** Study text follows **

To begin with, I simply add the content within a paragraphs:
# add paragraph for html content
document.add_paragraph("<p>Nice to see Prep note 2</p><ul><li>Prep note 2 content 1</li><li>Prep note 2 content 2</li></ul>")
However, there was a strange display as following:
I need to find a way to convert HTML content to plain text while preserving basic formatting such as italics, bolding, and bullet points. Here's an example:
Nice to see Prep note 2
● Prep note 2 content 1
● Prep note 2 content 2
After research around, I discovered a Python built-in library called html.parser
- Simple HTML and XHTML parser.
Followed an examle to create a class called DocumentHTMLParser
to handle it, as shown below:
class DocumentHTMLParser(HTMLParser):
"""
Document Within HTML Parser
"""
def __init__(self, document):
"""
Override __init__ method
"""
HTMLParser.__init__(self)
self.document = document
self.paragraph = None
self.run = None
def add_paragraph_and_feed(self, html):
"""
Custom method where add paragraph and feed
"""
self.paragraph = self.document.add_paragraph()
self.feed(html)
def handle_starttag(self, tag, attrs):
"""

** End of Study text **
** Dataset extract follows **

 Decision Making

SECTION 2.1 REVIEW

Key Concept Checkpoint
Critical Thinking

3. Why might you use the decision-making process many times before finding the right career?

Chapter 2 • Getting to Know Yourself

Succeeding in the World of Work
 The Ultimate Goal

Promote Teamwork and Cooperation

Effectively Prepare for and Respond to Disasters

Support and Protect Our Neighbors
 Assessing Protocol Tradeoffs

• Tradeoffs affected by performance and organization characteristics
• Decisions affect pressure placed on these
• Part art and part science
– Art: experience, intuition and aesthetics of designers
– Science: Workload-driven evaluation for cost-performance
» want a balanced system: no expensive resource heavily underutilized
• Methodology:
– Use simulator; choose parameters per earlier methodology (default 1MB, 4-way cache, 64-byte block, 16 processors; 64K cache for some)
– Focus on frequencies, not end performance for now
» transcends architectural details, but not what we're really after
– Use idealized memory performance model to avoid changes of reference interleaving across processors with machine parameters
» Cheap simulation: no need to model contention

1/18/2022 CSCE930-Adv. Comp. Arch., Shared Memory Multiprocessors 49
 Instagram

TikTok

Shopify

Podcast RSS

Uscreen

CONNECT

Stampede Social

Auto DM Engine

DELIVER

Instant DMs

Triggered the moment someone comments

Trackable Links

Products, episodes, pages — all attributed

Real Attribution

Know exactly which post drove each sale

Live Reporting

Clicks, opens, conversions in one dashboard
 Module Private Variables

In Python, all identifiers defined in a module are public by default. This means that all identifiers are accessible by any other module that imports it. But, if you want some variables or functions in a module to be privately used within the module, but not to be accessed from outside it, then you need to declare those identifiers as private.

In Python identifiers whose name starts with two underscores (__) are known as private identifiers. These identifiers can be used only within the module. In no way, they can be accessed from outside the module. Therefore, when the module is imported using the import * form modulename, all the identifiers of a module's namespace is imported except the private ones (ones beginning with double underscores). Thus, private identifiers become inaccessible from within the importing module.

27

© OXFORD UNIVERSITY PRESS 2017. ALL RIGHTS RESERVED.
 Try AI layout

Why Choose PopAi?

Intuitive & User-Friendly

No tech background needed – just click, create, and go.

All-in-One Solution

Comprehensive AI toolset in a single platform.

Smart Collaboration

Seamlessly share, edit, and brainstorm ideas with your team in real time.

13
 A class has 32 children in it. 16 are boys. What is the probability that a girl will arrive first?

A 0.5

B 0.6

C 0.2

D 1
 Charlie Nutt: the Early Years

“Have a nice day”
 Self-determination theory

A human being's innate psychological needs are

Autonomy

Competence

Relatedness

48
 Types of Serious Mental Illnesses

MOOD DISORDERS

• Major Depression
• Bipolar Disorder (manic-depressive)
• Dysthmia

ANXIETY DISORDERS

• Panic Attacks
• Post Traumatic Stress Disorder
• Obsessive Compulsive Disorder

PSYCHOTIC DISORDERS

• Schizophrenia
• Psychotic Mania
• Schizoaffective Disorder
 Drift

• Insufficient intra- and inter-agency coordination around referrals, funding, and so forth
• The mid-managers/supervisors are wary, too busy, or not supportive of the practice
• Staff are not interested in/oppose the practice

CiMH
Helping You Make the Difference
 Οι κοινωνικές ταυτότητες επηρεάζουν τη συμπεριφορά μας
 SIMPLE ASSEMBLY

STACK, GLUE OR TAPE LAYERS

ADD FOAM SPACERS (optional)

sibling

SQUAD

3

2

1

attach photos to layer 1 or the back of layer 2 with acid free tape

** End of Dataset extract **

Activities:
a – In the HTML post, what built-in Python library turned up after research?
b – Write out the HTML post word for word between "Override __init__ method" and "self.paragraph = self.document.add_paragraph()", inclusive.
You won't need the listing for any of this.

Problem solutions:
a – html.parser

b –
Override __init__ method
"""
HTMLParser.__init__(self)
self.document = document
self.paragraph = None
self.run = None
def add_paragraph_and_feed(self, html):
"""
Custom method where add paragraph and feed
"""
self.paragraph = self.document.add_paragraph()